What you should do: Write the next part of the Tracking Specialist job posting below, starting after its last line.

Passage to read:
────────
Tracking Specialist - Sample Tracking Solutions

About The Position

Requirements

• High School Diploma (or GED) required.
• Must possess excellent organization and interpersonal skills, and a wide degree of creativity and latitude.
• The ability to navigate software and databases is a must.
• Very high attention to detail and excellent multi-tasking skills are required for success in this position.
• Ability to read, analyze, and interpret general business periodicals, professional journals, technical procedures, or governmental regulations.
• Ability to write reports, business correspondence, and procedure manuals.
• Ability to effectively present information and respond to questions from groups of managers, clients, customers, and the general public.
• Ability to solve practical problems and deal with a variety of concrete variables in situations where only limited standardization exists.
• Ability to interpret a variety of instructions furnished in written, oral, diagram, or schedule form.
• Advanced knowledge of Microsoft Office applications including Word, Excel, and Power Point.

Nice To Haves

• Bachelor’s degree, or Associate’s degree with +2 years clinical or laboratory experience, and/or equivalent combination of education and experience is preferred.
• Experience in customer service and Microsoft Office applications, specifically Excel, is preferred.

Responsibilities

• Ensures that sample tracking data is entered correctly, and on time, into the appropriate sample tracking technology platform.
• Works with courier to troubleshoot shipping issues
• Manages clinical trial event schedules to ensure patient compliance with visit schedules and escalates as necessary.
• Manages queries related to demographics and/or sample tracking discrepancies.
────────
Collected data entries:

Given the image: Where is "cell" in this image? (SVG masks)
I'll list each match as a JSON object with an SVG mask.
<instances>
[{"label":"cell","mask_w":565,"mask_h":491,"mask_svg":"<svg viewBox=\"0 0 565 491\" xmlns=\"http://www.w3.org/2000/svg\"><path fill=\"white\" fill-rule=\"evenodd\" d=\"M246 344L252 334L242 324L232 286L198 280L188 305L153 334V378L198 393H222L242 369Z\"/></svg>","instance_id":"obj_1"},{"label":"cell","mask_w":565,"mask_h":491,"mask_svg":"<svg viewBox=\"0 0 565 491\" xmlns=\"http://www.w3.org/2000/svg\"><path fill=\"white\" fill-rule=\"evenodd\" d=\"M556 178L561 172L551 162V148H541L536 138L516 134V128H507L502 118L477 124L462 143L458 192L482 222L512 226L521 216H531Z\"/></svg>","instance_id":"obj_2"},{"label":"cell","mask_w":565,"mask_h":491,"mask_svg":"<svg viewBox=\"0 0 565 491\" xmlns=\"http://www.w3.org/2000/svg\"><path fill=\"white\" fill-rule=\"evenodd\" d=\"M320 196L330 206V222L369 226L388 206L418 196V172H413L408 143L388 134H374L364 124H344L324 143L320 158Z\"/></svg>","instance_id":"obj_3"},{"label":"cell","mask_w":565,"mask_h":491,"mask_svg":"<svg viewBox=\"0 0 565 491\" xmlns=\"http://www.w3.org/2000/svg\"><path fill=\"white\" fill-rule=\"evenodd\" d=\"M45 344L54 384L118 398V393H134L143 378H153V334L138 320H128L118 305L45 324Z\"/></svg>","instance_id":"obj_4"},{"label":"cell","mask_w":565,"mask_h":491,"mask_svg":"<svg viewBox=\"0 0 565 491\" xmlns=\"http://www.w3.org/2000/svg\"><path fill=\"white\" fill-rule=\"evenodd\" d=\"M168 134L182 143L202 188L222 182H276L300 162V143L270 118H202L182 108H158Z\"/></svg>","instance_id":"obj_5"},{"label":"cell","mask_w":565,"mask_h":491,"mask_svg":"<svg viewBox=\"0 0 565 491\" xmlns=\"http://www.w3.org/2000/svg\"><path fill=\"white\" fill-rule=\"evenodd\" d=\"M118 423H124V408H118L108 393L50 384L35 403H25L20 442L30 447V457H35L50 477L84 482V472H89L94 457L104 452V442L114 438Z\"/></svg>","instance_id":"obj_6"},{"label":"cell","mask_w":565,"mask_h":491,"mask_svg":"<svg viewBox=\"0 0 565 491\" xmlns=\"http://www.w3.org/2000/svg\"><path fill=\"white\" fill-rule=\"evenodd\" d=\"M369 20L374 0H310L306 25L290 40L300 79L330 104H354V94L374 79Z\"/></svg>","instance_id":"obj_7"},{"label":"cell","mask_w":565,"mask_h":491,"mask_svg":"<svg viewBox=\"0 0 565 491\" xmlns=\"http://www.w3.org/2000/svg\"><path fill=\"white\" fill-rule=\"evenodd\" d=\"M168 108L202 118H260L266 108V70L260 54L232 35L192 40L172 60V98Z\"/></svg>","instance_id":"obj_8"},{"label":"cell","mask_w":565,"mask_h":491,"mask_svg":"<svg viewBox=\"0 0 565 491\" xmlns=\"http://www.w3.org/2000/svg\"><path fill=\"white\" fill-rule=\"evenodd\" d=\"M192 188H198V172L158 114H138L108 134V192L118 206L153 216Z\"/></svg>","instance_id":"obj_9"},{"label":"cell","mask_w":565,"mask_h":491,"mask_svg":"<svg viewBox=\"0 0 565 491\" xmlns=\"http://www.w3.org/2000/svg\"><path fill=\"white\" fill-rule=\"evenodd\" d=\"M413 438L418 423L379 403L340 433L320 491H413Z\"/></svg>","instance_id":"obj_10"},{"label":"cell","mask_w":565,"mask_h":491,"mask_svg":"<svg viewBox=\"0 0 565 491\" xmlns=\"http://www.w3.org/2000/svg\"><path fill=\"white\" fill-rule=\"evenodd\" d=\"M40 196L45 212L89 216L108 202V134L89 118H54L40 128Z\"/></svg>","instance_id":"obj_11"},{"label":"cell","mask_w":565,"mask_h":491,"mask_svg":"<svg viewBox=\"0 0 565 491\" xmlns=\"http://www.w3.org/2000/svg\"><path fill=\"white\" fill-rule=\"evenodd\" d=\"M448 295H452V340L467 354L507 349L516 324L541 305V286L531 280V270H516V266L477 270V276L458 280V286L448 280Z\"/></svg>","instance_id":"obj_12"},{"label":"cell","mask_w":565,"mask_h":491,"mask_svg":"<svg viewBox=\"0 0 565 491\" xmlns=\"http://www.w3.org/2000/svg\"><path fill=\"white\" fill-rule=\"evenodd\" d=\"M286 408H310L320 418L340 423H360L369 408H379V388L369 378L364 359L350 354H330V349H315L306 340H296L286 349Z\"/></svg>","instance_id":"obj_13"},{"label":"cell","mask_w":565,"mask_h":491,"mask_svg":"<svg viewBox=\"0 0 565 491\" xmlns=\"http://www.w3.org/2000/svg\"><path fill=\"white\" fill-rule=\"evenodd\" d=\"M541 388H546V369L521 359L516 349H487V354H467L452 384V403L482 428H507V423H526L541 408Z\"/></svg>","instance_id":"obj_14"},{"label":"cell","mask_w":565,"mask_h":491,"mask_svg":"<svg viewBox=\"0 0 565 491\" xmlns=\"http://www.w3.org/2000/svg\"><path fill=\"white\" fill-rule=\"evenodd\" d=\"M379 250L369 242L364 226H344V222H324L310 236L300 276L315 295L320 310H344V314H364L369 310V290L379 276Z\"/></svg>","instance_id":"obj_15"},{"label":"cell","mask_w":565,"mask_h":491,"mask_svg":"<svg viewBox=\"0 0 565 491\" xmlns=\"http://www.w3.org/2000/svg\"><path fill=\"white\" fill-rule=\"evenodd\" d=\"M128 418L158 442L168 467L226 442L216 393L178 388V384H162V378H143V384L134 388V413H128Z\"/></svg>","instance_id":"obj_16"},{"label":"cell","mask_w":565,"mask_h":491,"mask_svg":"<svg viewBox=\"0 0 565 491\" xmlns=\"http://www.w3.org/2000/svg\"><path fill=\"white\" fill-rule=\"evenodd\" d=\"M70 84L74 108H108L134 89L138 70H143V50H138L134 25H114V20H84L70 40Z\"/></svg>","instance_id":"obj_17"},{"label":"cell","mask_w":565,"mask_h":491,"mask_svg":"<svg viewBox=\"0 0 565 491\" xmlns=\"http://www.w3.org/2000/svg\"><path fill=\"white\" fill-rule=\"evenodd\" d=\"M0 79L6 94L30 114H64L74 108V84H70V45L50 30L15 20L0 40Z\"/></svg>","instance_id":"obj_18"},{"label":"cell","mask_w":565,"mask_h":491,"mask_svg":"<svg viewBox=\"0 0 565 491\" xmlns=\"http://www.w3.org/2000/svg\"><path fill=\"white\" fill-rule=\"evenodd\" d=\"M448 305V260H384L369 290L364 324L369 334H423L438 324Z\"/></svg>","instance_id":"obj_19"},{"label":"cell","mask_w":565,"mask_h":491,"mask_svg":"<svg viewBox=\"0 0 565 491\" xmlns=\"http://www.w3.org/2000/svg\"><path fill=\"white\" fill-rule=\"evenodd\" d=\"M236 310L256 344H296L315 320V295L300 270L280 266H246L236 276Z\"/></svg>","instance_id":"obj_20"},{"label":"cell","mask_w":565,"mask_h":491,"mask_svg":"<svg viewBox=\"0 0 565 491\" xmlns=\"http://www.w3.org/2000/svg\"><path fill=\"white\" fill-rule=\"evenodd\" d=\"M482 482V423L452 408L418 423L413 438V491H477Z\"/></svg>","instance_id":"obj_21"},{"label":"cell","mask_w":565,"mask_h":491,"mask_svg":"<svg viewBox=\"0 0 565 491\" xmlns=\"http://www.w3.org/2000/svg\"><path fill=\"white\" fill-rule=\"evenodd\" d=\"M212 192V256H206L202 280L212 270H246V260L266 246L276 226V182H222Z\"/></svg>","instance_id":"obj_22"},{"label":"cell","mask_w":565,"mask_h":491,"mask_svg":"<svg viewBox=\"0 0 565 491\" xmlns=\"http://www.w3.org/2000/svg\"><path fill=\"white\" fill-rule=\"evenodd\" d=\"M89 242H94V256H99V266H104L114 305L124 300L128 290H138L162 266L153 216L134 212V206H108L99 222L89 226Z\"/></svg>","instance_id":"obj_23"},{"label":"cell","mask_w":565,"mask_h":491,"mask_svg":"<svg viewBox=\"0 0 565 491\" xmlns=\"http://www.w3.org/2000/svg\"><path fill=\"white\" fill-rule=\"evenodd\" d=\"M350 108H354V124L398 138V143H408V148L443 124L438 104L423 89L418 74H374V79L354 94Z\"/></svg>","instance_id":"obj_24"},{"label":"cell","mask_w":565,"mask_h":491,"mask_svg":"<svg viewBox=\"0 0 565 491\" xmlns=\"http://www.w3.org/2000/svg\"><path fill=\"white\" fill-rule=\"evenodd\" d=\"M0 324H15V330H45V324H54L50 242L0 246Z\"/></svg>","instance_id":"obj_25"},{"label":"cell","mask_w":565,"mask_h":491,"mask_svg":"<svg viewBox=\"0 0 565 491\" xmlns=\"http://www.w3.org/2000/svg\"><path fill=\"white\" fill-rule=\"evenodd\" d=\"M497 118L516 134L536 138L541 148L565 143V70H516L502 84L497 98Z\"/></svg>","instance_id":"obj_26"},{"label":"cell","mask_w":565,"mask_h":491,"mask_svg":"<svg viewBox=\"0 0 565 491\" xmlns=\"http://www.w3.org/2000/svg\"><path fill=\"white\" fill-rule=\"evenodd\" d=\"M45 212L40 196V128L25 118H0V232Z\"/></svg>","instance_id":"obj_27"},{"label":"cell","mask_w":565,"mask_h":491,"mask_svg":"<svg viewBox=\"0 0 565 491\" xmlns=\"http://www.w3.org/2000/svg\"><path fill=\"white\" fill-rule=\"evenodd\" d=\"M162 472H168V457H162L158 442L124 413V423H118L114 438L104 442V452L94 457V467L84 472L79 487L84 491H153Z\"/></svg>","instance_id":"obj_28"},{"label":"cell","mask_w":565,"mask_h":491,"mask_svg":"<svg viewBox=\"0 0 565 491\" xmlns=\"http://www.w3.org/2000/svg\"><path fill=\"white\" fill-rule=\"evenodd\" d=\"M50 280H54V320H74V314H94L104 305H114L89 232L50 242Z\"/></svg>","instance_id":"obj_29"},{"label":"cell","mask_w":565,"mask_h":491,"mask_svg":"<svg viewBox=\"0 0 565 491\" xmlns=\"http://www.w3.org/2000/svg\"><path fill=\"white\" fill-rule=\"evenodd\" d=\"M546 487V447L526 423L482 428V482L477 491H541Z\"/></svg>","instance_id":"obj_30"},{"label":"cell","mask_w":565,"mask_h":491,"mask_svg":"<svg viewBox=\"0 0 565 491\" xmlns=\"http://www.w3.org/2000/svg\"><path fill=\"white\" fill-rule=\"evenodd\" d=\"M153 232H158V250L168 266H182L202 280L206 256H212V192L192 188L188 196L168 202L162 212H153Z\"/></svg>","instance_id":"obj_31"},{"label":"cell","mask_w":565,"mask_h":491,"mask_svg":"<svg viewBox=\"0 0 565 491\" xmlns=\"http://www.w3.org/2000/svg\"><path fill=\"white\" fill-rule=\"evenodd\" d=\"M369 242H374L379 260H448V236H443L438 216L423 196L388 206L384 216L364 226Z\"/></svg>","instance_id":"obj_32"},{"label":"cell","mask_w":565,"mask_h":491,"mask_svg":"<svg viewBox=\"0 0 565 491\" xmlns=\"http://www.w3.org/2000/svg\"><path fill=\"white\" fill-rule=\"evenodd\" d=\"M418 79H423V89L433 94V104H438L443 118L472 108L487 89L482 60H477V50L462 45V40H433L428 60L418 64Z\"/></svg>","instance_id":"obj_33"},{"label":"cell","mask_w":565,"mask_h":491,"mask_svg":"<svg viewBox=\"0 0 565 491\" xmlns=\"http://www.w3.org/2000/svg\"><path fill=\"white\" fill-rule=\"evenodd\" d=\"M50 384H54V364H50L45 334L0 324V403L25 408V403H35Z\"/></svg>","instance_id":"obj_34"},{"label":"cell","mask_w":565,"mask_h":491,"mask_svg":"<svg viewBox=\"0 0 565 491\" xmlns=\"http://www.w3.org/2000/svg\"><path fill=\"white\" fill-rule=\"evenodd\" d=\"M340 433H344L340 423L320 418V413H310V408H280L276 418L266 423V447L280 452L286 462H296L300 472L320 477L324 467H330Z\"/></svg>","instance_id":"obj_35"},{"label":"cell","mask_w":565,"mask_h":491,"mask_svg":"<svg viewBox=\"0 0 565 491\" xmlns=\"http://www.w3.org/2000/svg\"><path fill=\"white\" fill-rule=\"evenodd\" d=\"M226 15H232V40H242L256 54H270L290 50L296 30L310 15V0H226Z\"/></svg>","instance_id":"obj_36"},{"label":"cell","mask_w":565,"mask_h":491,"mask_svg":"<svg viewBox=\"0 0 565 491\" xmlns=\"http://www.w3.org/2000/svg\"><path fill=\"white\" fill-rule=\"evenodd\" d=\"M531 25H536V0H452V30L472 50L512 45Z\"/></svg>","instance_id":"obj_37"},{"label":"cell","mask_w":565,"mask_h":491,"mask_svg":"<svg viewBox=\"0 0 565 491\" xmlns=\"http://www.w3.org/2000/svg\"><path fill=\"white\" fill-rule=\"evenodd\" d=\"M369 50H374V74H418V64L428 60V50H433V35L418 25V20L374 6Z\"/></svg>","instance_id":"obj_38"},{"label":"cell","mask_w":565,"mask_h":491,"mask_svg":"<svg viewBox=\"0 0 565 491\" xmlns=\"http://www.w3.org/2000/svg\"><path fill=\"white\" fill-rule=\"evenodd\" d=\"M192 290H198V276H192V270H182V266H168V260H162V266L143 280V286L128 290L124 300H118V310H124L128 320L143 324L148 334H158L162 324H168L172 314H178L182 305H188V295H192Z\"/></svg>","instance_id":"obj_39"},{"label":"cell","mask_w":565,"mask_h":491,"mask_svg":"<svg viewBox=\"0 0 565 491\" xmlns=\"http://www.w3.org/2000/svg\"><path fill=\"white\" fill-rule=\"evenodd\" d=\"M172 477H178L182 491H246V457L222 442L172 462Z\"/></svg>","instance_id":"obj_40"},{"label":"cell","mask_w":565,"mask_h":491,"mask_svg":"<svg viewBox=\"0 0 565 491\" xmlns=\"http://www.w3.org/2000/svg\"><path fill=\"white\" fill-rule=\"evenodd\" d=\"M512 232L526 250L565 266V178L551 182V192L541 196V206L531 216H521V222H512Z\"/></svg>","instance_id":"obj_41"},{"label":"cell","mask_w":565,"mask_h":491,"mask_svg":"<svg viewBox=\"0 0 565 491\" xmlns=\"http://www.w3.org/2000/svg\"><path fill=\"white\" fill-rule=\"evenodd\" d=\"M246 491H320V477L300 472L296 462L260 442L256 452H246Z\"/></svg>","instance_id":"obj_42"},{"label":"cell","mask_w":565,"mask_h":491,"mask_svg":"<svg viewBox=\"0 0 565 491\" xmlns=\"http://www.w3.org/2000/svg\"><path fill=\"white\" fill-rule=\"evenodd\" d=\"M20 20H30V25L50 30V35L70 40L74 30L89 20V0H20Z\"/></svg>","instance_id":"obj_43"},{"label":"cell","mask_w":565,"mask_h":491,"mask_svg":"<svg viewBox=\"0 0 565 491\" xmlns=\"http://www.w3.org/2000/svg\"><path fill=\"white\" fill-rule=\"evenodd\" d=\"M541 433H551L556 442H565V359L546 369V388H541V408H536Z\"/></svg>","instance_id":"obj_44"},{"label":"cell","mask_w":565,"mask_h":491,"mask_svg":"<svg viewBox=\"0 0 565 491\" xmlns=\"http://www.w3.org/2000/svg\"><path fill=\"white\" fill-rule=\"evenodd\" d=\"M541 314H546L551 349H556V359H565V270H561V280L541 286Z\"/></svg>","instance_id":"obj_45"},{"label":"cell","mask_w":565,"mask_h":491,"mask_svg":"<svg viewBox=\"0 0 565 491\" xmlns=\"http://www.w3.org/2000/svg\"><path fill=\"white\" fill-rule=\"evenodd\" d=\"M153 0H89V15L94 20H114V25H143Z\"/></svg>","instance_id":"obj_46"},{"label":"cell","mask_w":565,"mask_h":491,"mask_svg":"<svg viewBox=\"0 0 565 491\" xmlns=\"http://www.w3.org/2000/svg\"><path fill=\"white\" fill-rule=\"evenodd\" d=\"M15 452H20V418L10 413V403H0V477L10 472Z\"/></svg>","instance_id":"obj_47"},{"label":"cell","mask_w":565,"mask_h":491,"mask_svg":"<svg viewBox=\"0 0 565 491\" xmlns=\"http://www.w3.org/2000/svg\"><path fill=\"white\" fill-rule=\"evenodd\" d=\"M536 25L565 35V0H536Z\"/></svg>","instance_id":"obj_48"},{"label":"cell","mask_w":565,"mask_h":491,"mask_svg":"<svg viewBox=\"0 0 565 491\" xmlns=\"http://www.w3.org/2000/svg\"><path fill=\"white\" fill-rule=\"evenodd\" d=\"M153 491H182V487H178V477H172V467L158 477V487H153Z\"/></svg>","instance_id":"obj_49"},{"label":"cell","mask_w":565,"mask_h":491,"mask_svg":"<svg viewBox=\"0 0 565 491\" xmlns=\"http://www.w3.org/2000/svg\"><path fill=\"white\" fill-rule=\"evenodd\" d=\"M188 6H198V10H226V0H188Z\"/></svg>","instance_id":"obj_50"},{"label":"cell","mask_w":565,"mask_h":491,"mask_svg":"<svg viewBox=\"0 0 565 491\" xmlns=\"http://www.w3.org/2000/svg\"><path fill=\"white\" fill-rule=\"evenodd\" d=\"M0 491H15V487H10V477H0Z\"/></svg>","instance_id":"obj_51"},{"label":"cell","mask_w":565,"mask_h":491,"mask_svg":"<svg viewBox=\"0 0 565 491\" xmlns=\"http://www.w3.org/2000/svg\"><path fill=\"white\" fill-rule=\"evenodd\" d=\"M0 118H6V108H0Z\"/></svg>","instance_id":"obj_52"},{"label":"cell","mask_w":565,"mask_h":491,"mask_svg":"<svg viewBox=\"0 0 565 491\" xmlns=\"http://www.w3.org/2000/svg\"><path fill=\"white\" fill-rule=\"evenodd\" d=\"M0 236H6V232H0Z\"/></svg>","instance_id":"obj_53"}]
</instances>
────────
Task response:
• Performs updates to sample data, and performs data QC, as needed.
• Works with Biospecimen Operations departments to resolve sample discrepancies.
• Monitors site compliance with use of sample tracking technologies and escalates as needed.
• Coordinates sample shipments with the clinical trial site and/or client, as needed.
• Assists in providing sample tracking metrics, as requested.
• Performs QC of protocol related documents before they are released to the client, as requested.
• Provides study updates to designated personnel as requested (queries, site issues, sample issues, tracking issues, digital pen installations, shipment tracking information, etc.).
• Interfaces with investigator sites, project management, reference laboratories, customer service, shipping, and data management personnel regarding sample tracking operations.
• Serves as reference point for clinical investigators; exhibiting a thorough understanding of tracking technologies.
• Performs other related duties and tasks as necessary or as assigned.
• Ensures any out-of-scope work is submitted or communicated for add fees or OSD/budget inclusion and invoiced appropriately for work performed during the invoice review process if applicable.